Price and value: why $35 feels fair for this format
At $35 per person for about 2 hours 30 minutes, this is priced for a high-impact walking experience rather than a museum day. The big value is the format: you’re getting an expert-guided route through women’s rights landmarks in Back Bay, with a max of 15 guests so the guide can actually interact and answer questions.
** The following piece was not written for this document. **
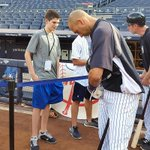 Derek Jeter signs for a fan at The Stadium before Sox-Yanks. #FarewellCaptain http://t.co/OUnF3ww3Vz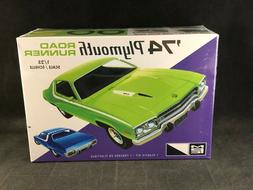 MPC '74 Plymouth Road Runner 1:25 Scale Plastic Model Kit 92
Also, most stops are designed around free outdoor viewing or free-to-access landmark areas. That matters when you’re traveling on a budget. You’re not being hit with surprise entry fees to keep the story moving.
One more value point: the itinerary uses short stop durations (many around 5–10 minutes). That keeps your attention fresh and helps you see more than one major theme without burning your whole day.
If you only want “sit and look” sightseeing, this might feel a bit talk-heavy. If you like walking tours that make the city make sense, it’s a strong match.
Who should book this tour (and who might skip it)
This is a great choice if you:
- Want women’s suffrage history tied directly to Boston buildings and streets
- Like learning through guided walking instead of reading plaques alone
- Enjoy hearing how activism included organizing, finance, clubs, journalism, and even cultural protest
- Appreciate stories that include both supporters and opponents, like Elizabeth Putnam and the Ames family split
You might skip it if you:
- Struggle with standing and walking for an extended stretch
- Prefer a purely outdoor, minimal-talk tour (this is guided, with narrative detail)
- Want indoor museum visits as the main event (admission inside museums isn’t included)
Should you book the Votes for Women History Tour?
Yes, if you want a smart, walkable way to understand Boston’s role in the women’s suffrage story. The tour’s strongest asset is how it turns familiar streets into a set of named, meaningful places. You come away with a clearer sense of how the movement was built—by organizers like Pauline A. Shaw, educators and club leaders like the College Club of Boston, writers and journals around Chauncy Hall, and activists with unusual tactics like Katherine McCormick’s protest of fashion.
If your schedule allows, book it. And bring comfy shoes—you’ll earn the finish at the Boston Women’s Memorial, where the story lands with real emotional weight.
FAQ
How long is the Boston Votes for Women History Tour in Back Bay?
It lasts about 2 hours 30 minutes.
How much does the tour cost?
The price is $35.00 per person.
How big is the group?
The tour has a maximum of 15 travelers.
What language is the tour offered in?
The tour is offered in English.
Where do I meet, and where does the tour end?
It starts at Make Way for Ducklings – Nancy Schön, 4 Charles St, Boston, MA, and ends at the Boston Women’s Memorial on 256 Commonwealth Ave.
Do I need to buy admission tickets for stops?
Most landmark stops listed are free, but admission inside museums is not included.
What should I wear or bring for the walking route?
You should plan for a moderate physical fitness level and be able to stand for extended periods. Comfortable walking shoes help.
Are there guides in period costume?
Guides in period costume are not included.
Can I bring a service animal?
Yes, service animals are allowed.
What happens if the weather is bad?
The tour requires good weather; if it’s canceled due to poor weather, you’ll be offered a different date or a full refund.